**LIST OF TASKS:**
- a) Rewrite the stretch of the Topaz and Cleft episode from "It’s been a" through "of a swoon.", swapping "formica" for "marble".
- b) Answer these from the romance novel post:
(i) Who suggested writing a romance novel to the Mills & Boon guidelines?
(ii) What color was the young man's tuxedo at the airport?
(iii) Where is the room in which Topaz wakes up?

**PAGE TEXT:**
+---+

This is how it began. My sister Anna, a brilliant and witty writer, suggested that we should try to write a romance novel according to the guidelines published by Mills & Boon. Not as easy as it sounds, apparently. She created a finely judged opening paragraph and sent it to me. And, intoxicated by the stylistic possibilities that are simply not offered by my usual literary output of press releases on Bedfordshire’s latest social housing project, I have taken up the gauntlet. The idea is that we will take it in turns to develop the story, in full view of you, dear reader.

We are taking this project seriously, but I am already acutely aware that writing about simmering desire with one’s own sister might be possible only with tongue tentatively in cheek. We have agreed not to discuss our plot ideas, so the novel will unfold as unpredictably to us as to our readers. This could lead to trouble later on, but for now it seems a very liberating way to start.

Who knows where this project will take us? To the dizzying heights of publication by the world’s leading romance brand? Probably not. But wherever we end up, it should be fun getting there…

Saturday 5 May 2012

Part 50 – Return to Brinkworth Place

It’s been a while, I know. I blame Life: what with earning a living and being a responsible parent and having the decorators in, there hasn’t been much time for blogging. Even so, I realise that expecting my readers to go for two months without Topaz and Cleft is a big ask, especially since we really are on the home run now. I apologise.


Part 50 (by Oliver)

Still Topaz stared, not understanding, barely hearing. But the liquid that filled her huge brown eyes and started to trickle, glinting, down one cheek showed that, somewhere deep within, the thunderbolt had hit.

She stood, seemingly calm, her poise heartbreaking in the face of the turmoil that her life had become, Terence thought. Then, with a rasping sob, Topaz clutched the sticky formica table as her legs buckled and she slid into the blessed velvet blackness of a swoon.

It was later – much later – when the first shards of light pricked through her unconsciousness and Topaz found herself swathed in the familiar luxury of crisp Egyptian cotton. Saw the glimmer of water reflecting from the pool on the suede-covered ceiling of her own room at Paradise Heights. Heard the hushed tread of feet on the deep black shagpile. Felt the cool, tender touch of caring hands on her forehead, soothing, nurturing – sustaining.

Terence’s face loomed into view, his brow puckered with concern but his mouth perked with relief. Topaz smiled weakly, yet the comfort of the surroundings and a friendly face could not thaw the icy clench that gripped her still. At first she could not recall the reason for the numbness, for the aching void she felt deep inside. She thought first of Cleft – but the yearning space within her that only he could fill was such an intrinsic part of her existence now that she knew there must be something else, something still raw and tender, that was causing this new sense of hopelessness.

Then she remembered. The airport hubbub. The long wait. The unexpected sight of Terence and another young man in a pink tuxedo. And with a low moan, she turned onto her side, curled up, and sobbed.

‘Have your cry,’ said Terence. ‘There’s so much that needs to come out. Which reminds me; you haven’t met Pedro.’

‘Hiya,’ said a voice, and, turning, Topaz saw through a film of tears the slender figure of the young man who had accompanied Terence to the airport. She managed a wan smile and a murmured ‘how do you do?’.

+---+

**STORED DATA:**

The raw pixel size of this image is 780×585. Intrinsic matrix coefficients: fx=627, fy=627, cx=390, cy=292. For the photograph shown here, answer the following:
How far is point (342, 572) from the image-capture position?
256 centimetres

+---+

**TASK-BY-TASK ANSWERS:**
- a)
It’s been a while, I know. I blame Life: what with earning a living and being a responsible parent and having the decorators in, there hasn’t been much time for blogging. Even so, I realise that expecting my readers to go for two months without Topaz and Cleft is a big ask, especially since we really are on the home run now. I apologise.


Part 50 (by Oliver)

Still Topaz stared, not understanding, barely hearing. But the liquid that filled her huge brown eyes and started to trickle, glinting, down one cheek showed that, somewhere deep within, the thunderbolt had hit.

She stood, seemingly calm, her poise heartbreaking in the face of the turmoil that her life had become, Terence thought. Then, with a rasping sob, Topaz clutched the sticky marble table as her legs buckled and she slid into the blessed velvet blackness of a swoon.

- b)
(i) The writer's sister Anna.
(ii) Pink.
(iii) At Paradise Heights.